Johns Hopkins Gazette: February 6, 1995

Return to Haiti Shattered by Random Crime

By Michel-Rolph Trouillot

     Dr. Trouillot recently returned to his native Haiti for the
first time since the fall of the military junta in October 1994.
He files this account:

     Up to two o'clock that January morning, it had been one of
the best nights I had had in a long time. I was in Haiti and we
were among friends, people who respect and like each other both
for what they do and for who they are. We were really enjoying
the holidays, relishing with every sip of rum the pleasures of  
an intellectual salon without the pretense. 
     To start with, we were not in a salon as such but in an open
yard, with no visual demarcation between us and the poverty that
lay outside except the night itself. Further, even the elders
among us, internationally known writers in their 60s and 70s, did
not take themselves that seriously. With songs of love, of pain
and protest, I noisily stroked my guitar. Others recited poetry
that they had just written. Others just chatted about the last
book they had read or written, their next project, their favorite
     And then we had to leave. As we prepared to do so, someone
came to tell one of our hosts to pick up the phone next door.
Theirs was not working.
     The news was devastating. The father of our friend, a
retired engineer in his 70s, sick and paralyzed, was dead. A
robber had hacked him in his bed with a machete. His wife, a
retired civil servant, had been critically injured by the same
man. The couple had just cashed in the wife's monthly retirement
pay, a little less than $200.
     I knew before I got into the plane in Baltimore that stories
like this one are now numerous in Port-au-Prince. But growing up
in Fran‡ois Duvalier's Haiti, one learns to take risks, to assess
danger realistically and without panic. Stories of that kind were
not enough to stop me: As a Haitian living abroad, I never looked
at the Caribbean with the eyes and fears of a tourist. Further, I
had done my first anthropological fieldwork in the island of
Dominica under tough conditions in the midst of a political
uprising. Going to Haiti over the holidays could not be half as
difficult as reaching Dominica in a dugout boat. Airline traffic
had resumed after President Aristide's return in October on the
heels of a U.S. invasion.

◆ ◆ ◆ ◆ ◆ ◆ ◆

▸ Activity
For each statement, say yes or no to whether the Haiti article supports it, and quote the article's deciding words. 1. The friends spent the evening indoors in a salon. 2. The man killed by the robber was a retired engineer. 3. The author did his first anthropological fieldwork in Haiti.

▸ Data segment

◆ ◆ ◆ ◆ ◆ ◆ ◆

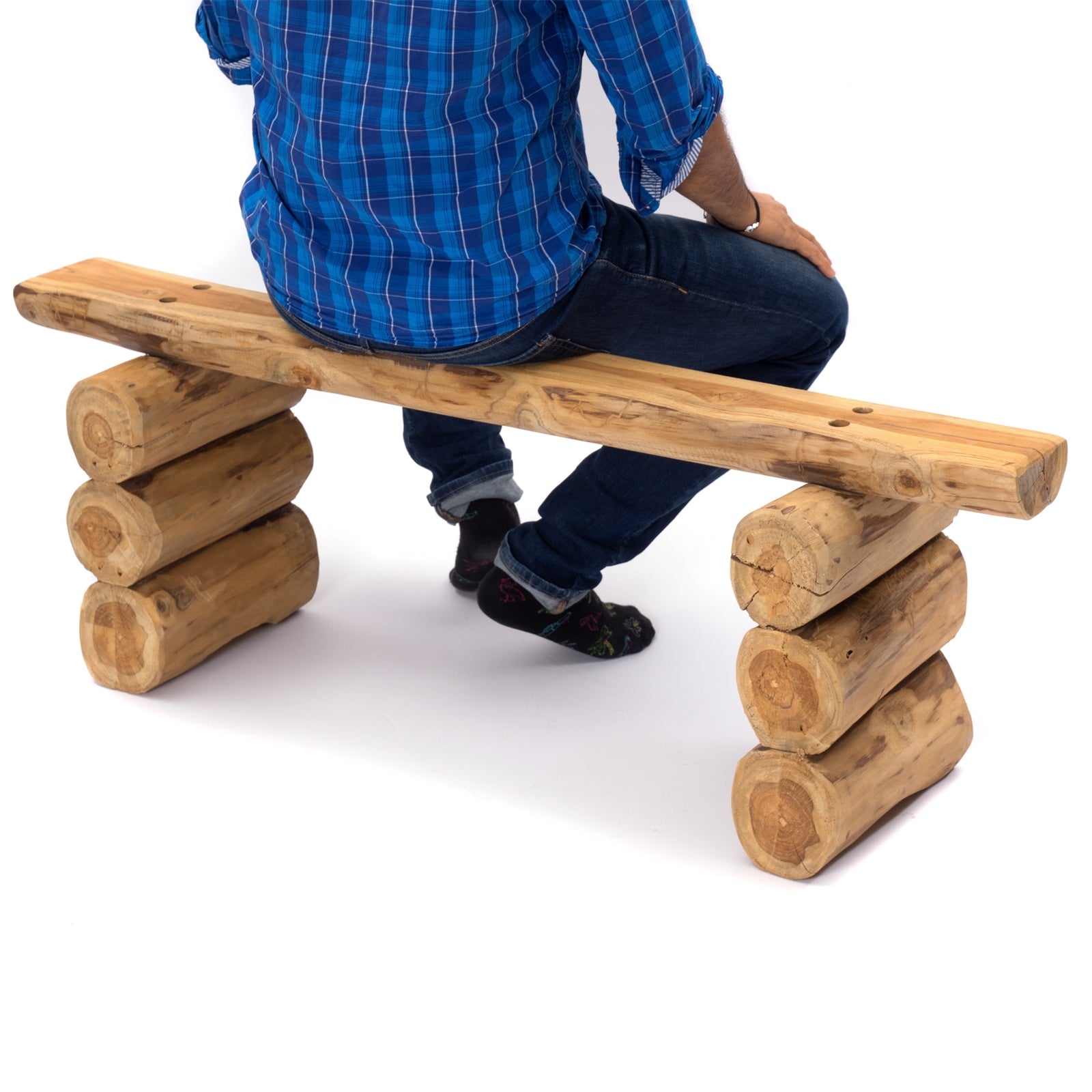 BAUMSTAMM BANK "NILA 15" | Teakholz, 120 cm | Holz Sitzbank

◆ ◆ ◆ ◆ ◆ ◆ ◆

▸ Exercise output
1. No: "we were not in a salon as such but in an open yard"
2. Yes: "The father of our friend, a retired engineer in his 70s, sick and paralyzed, was dead."
3. No: "I had done my first anthropological fieldwork in the island of Dominica"